I am running agglomerative clustering on a data set of 130K rows (130K unique keys) and 7 columns, each column ranging from 20 to 2000 unique levels. The data are categorical, specifically alphanumeric codes. At most they can be thought of as factors. I am experimenting with what results I might get from a couple of alternatives to k-modes, including hierarchical clustering and MCA.
My question is, is there any good way to visualize the results up to a certain level with the tree structure?
Standard steps are not a problem:
library{cluster}
Compute Gower distance,
ptm <- proc.time() gower.dist <- daisy(df[,colnams], metric = c("gower")) elapsed <- proc.time() - ptm c(elapsed[3],elapsed[3]/60)
Compute agglomerative clustering object from Gower distance
aggl.clust.c <- hclust(gower.dist, method = "complete")
Now to plotting it.
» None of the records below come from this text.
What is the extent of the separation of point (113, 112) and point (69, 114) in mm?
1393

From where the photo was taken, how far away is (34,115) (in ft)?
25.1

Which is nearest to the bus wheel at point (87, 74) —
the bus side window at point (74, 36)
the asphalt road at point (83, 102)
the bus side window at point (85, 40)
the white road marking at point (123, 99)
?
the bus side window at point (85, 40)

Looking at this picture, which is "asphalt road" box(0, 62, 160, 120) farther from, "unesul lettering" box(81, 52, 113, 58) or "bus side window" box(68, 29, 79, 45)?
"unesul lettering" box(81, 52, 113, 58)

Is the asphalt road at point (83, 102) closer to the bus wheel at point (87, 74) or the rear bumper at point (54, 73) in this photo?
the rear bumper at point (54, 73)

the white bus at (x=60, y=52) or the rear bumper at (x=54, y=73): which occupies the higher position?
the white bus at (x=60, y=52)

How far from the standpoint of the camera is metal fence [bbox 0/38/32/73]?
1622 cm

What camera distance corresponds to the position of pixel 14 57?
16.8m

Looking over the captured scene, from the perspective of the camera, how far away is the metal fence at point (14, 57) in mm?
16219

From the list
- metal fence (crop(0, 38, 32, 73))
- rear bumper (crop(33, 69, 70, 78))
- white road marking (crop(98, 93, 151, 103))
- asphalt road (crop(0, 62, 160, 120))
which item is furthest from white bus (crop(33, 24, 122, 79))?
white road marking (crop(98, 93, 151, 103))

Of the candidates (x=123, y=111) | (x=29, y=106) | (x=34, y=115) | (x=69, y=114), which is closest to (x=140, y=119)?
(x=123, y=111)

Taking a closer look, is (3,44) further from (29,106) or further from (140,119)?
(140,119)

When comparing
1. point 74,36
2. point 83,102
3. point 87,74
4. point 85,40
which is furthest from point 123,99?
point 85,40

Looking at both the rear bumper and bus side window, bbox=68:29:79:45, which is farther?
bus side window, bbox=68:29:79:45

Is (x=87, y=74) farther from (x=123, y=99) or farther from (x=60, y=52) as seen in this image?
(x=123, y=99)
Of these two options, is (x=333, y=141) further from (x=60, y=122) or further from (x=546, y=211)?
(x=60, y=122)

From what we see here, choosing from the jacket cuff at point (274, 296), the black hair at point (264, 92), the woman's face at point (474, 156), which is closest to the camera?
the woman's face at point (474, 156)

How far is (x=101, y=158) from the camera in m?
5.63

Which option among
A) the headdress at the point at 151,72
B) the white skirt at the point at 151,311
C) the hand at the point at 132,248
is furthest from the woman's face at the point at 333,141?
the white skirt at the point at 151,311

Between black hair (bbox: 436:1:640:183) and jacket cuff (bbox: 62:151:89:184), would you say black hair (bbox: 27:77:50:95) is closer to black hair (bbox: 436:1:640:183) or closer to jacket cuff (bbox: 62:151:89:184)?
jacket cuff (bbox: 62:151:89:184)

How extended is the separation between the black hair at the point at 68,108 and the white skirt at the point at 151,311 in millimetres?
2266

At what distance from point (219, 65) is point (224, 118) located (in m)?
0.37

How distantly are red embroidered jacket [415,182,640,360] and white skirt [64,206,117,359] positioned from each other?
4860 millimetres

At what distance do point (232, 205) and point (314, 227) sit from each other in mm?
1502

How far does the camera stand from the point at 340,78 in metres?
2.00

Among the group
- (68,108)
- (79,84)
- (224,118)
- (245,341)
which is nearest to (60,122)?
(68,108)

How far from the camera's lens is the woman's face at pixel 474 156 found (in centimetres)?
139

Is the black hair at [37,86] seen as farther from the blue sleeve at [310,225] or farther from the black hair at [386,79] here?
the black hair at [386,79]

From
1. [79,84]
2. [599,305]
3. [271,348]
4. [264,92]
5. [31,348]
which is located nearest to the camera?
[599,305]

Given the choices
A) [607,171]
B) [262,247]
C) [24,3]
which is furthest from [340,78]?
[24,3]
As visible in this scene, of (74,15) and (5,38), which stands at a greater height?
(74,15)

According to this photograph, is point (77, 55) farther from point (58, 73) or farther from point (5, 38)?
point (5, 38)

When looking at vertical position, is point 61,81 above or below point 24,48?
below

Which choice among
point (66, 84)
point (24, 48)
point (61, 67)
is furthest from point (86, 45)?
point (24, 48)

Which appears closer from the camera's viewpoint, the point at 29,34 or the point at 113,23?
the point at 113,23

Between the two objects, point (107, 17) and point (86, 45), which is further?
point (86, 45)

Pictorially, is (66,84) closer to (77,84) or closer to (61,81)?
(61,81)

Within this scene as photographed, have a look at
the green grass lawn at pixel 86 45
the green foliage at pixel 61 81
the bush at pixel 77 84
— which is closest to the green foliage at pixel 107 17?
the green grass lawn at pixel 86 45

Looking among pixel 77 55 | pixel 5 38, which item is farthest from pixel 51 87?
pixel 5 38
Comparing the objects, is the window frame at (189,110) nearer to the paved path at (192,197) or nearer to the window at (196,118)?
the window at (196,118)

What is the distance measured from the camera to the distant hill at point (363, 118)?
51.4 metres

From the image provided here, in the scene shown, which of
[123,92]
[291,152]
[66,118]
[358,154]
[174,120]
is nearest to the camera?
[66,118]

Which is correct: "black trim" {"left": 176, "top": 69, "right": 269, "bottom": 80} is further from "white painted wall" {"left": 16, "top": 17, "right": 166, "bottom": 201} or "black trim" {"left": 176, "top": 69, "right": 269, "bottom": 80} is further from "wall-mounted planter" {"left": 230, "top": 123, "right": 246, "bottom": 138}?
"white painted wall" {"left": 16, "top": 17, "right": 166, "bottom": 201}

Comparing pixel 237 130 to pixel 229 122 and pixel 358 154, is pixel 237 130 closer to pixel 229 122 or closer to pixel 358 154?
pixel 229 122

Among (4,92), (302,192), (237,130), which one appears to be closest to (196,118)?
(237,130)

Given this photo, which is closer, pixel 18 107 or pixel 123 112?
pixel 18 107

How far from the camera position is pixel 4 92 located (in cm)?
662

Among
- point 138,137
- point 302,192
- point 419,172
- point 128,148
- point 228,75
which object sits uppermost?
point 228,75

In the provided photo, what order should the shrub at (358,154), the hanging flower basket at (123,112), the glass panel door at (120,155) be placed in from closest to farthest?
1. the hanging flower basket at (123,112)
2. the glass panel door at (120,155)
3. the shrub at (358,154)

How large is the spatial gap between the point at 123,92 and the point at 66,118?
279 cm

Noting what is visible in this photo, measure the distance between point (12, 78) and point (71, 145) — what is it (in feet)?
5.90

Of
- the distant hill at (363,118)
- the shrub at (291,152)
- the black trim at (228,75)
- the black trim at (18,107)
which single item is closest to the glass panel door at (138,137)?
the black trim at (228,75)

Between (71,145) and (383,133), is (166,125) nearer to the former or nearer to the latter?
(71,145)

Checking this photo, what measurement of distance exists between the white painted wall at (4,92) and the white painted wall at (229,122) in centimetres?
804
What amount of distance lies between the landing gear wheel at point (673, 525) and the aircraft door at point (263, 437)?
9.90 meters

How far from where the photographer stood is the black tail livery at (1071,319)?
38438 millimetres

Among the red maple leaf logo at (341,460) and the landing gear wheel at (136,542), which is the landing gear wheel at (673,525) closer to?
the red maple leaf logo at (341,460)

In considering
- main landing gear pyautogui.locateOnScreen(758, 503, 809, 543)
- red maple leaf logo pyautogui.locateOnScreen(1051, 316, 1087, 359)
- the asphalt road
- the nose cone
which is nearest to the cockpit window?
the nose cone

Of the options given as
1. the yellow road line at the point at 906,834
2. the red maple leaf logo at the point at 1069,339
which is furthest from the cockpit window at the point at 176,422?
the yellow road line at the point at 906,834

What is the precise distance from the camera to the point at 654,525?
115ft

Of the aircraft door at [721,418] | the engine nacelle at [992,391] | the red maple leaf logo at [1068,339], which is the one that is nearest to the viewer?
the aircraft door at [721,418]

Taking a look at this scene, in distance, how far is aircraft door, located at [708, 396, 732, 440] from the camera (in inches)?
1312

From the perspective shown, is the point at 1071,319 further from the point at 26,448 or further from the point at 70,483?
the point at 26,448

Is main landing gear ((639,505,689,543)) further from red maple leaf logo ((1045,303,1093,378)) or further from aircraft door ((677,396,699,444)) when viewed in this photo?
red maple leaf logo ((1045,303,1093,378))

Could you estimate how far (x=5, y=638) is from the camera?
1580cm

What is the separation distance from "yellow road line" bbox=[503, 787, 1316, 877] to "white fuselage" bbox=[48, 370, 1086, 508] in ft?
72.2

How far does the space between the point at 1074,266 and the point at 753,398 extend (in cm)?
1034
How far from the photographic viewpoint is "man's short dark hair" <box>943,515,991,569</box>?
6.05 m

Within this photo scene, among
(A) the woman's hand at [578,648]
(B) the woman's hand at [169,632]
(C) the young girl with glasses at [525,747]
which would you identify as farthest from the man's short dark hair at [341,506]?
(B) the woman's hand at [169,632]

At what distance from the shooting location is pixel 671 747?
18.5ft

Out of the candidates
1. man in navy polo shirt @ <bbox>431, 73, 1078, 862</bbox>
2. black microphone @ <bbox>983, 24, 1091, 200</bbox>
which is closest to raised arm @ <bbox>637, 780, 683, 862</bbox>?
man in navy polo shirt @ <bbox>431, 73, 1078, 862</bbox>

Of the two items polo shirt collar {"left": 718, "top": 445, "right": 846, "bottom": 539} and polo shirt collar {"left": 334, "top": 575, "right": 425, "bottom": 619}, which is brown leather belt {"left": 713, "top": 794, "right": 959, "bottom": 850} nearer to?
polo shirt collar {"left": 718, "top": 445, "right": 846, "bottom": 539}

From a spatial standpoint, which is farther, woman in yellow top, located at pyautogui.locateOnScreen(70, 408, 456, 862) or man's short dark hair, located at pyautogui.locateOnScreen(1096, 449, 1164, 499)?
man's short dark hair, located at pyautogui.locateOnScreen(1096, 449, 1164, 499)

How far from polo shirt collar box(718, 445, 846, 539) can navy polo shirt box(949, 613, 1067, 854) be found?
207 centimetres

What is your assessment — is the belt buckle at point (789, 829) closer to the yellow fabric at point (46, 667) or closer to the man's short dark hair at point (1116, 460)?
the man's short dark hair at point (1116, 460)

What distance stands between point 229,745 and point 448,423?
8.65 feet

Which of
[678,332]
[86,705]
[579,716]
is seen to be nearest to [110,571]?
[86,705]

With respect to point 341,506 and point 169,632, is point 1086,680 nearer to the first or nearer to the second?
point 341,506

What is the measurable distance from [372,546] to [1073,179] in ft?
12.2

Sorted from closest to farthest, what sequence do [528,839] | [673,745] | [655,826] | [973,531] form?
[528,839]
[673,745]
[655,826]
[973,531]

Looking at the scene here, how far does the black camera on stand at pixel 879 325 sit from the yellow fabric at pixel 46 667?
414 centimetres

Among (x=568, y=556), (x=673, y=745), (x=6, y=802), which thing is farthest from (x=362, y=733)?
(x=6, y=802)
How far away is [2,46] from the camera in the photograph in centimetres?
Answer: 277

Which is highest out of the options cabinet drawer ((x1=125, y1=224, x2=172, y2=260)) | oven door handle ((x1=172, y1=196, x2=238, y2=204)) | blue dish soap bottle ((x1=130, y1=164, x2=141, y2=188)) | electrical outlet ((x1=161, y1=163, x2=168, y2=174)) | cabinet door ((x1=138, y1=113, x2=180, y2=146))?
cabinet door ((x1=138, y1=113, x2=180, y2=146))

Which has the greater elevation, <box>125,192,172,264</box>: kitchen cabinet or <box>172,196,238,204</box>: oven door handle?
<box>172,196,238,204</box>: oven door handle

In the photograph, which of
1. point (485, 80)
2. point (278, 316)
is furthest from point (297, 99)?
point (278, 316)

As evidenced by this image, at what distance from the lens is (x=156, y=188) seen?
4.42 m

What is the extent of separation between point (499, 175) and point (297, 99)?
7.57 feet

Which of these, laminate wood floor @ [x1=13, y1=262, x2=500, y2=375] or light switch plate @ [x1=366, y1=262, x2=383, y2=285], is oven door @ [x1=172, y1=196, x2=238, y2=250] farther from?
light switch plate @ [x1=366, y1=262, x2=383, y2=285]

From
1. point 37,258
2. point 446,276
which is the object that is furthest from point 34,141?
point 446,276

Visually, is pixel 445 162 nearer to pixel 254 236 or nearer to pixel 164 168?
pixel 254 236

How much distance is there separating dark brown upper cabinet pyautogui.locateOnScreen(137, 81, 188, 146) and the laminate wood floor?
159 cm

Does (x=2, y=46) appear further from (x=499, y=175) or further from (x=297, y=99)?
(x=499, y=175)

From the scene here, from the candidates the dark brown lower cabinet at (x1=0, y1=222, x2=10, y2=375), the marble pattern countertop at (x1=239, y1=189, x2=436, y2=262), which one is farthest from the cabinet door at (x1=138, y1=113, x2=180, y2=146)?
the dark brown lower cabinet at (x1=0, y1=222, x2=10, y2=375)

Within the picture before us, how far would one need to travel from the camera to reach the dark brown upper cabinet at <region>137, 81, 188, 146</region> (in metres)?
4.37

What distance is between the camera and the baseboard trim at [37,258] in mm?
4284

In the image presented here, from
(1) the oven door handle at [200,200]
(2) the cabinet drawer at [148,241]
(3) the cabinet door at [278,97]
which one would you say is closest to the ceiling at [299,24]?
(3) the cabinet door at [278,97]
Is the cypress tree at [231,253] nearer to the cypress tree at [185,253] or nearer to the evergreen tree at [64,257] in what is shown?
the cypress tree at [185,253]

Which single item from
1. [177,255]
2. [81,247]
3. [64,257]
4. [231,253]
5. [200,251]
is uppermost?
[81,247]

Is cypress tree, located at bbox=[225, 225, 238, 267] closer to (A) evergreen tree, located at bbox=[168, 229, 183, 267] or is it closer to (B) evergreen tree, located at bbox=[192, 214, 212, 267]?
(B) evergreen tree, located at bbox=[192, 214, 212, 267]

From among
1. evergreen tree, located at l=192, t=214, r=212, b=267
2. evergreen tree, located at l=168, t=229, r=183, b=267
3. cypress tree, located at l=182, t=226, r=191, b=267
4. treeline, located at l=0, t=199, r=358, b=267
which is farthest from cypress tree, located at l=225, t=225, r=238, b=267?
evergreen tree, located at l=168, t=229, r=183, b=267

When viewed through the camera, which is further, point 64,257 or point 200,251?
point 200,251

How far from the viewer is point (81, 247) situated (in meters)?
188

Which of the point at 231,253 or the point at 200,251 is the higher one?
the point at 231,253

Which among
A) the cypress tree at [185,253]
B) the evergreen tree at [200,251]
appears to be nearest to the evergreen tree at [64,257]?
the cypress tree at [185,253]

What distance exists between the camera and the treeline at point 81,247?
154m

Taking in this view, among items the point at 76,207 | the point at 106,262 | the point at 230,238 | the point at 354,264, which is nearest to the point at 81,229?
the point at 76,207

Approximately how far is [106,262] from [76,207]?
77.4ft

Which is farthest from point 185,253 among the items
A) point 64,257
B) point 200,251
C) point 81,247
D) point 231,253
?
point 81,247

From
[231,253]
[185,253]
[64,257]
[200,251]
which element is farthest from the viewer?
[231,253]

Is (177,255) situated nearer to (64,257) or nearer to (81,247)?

The following line works, but the plot is humanly unreadable
plot(aggl.clust.c, main = "Agglomerative, complete linkages")
Ideally what I am looking for would be something like so (the below is pseudocode that failed on my system)
plot(cutree(aggl.clust.c, k=7), main = "Agglomerative, complete linkages")
I am running R version 3.2.3. That version cannot change (and I don't believe it ought to make a difference for what I am trying to do).
I'd be interested in doing the same in Python, if anyone has good pointers.